口付けなどという生易しいものではなく、情欲の激しさを感じさせるように噛り付いてくる。
水嶋が「待ってくれ」と言って風見の胸を押すも、一向に腕の力は緩まない。
風見の舌先が呼吸を奪うように、水嶋の口腔を掻き乱す。呼吸もままならず、水嶋は喘ぐようにして唾液を零した。足が震え、腰を支えられていなかったらへたり込んでいるはずだ。
「水嶋さんってこんな味がするんですね」
やっと唇を離した風見が呟く。赤い舌が舐め取るように唇を這う。
「どうでしたか、俺とのキスは。水嶋さん、いつも物欲しそうな目でみてましたもんね」
「み、見てなんかない」
震える声で否定するも、風見は唇を歪めた。
「俺はそういう目でいつも貴方を見ていましたよ。水嶋さんが口をつけた箸を使いたくて、あんなこと言いだすぐらいに」
水嶋は瞠目する。そんな下心丸出しの発言を風見が口にしたことにも驚くが、それ以上にそんな目的があったのかと愕然とした。
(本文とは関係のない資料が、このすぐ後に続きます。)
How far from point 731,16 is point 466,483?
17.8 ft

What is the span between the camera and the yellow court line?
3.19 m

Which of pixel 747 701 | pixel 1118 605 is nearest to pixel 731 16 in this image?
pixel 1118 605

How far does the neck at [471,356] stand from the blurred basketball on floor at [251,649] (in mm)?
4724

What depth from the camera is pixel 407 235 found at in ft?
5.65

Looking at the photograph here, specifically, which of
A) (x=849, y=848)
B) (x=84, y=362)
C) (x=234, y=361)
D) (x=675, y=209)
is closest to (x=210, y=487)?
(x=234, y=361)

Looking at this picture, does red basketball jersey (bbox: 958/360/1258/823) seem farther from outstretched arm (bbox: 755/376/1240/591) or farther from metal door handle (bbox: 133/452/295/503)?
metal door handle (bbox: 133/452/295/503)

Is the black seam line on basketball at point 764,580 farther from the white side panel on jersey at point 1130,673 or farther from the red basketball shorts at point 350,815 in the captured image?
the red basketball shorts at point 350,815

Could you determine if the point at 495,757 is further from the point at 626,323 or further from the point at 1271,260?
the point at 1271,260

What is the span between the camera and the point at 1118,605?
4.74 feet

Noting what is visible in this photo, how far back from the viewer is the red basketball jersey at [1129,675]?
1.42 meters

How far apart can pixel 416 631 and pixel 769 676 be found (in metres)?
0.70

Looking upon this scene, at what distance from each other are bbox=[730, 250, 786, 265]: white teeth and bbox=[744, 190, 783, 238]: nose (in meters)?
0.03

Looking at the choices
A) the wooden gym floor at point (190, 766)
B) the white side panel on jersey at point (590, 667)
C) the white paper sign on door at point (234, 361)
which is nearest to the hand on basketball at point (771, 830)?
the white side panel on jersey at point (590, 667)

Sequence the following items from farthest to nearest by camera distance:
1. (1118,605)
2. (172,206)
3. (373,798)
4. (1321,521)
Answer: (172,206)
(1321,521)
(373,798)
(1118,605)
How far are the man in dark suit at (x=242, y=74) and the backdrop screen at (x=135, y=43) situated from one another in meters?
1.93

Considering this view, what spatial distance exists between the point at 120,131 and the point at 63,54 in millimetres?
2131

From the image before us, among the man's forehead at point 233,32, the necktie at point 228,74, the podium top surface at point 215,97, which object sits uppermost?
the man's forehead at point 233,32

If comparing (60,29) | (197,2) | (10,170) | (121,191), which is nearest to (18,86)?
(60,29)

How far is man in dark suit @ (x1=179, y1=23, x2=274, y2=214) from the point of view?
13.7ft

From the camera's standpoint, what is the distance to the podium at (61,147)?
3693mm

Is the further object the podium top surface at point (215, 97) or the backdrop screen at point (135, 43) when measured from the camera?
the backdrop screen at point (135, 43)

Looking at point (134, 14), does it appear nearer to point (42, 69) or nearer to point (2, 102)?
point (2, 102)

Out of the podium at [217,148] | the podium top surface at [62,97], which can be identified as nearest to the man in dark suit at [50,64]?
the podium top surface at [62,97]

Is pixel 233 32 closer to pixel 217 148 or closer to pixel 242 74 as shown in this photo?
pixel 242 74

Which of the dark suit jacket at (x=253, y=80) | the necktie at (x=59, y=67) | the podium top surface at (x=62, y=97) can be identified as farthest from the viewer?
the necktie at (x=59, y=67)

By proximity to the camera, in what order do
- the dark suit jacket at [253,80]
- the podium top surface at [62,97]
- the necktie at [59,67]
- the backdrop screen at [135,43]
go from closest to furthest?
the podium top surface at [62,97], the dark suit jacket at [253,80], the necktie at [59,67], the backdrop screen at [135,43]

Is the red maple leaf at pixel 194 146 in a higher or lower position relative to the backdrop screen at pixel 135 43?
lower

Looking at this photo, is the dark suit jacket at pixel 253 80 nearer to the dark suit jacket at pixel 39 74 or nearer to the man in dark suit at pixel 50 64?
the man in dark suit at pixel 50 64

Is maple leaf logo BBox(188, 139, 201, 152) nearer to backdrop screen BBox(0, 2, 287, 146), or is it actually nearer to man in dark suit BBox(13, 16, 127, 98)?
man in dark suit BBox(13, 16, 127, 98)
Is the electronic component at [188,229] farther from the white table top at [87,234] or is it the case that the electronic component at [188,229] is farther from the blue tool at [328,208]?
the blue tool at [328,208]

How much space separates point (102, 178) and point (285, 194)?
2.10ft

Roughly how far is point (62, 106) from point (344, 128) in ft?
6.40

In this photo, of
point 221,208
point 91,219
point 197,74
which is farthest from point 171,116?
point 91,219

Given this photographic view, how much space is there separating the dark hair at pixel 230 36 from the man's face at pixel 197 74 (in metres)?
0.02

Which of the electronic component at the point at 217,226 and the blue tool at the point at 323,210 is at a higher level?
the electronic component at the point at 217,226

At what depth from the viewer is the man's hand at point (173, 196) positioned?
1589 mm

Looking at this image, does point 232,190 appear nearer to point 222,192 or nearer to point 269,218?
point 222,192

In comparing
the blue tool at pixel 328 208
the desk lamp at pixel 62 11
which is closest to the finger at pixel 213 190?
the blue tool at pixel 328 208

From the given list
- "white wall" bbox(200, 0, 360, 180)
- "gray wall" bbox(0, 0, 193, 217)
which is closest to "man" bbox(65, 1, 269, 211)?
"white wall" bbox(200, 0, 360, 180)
「あの時、凄く興奮したんですよ。この箸が水嶋さんの唇に触れたんだって思うと」
右手を掴まれ、掌に熱く硬い感触が押し付けられる。風見の欲望の証だと気づき、戸惑いと羞恥が湧き上がった。
「水嶋さんの手、綺麗ですよね。何度も想像したんです。この手で触られたら凄くいいんだろうなって」
耳元で囁かれ、形をなぞるように手が動かされていく。熱ぽい息遣いが耳に触れる。
「っ……水嶋さん」
名前を呼ばれ、体が熱く震える。既に下腹部の熱が鈍い痛みを孕んでいた。
「……中に上がろう」
微かに震える声で切り出す。心臓が痛いぐらいに高鳴っていた。
震える足取りで風見をベッドルームへと導く。
ベッドに倒れ込むなり、風見は唇を何度も重ねながら水嶋の衣服を脱がしにかかる。
「先にシャワーを浴びたい」
ワイシャツ姿で水嶋は訴えかける。さすがに営業周りで汗を掻いていた。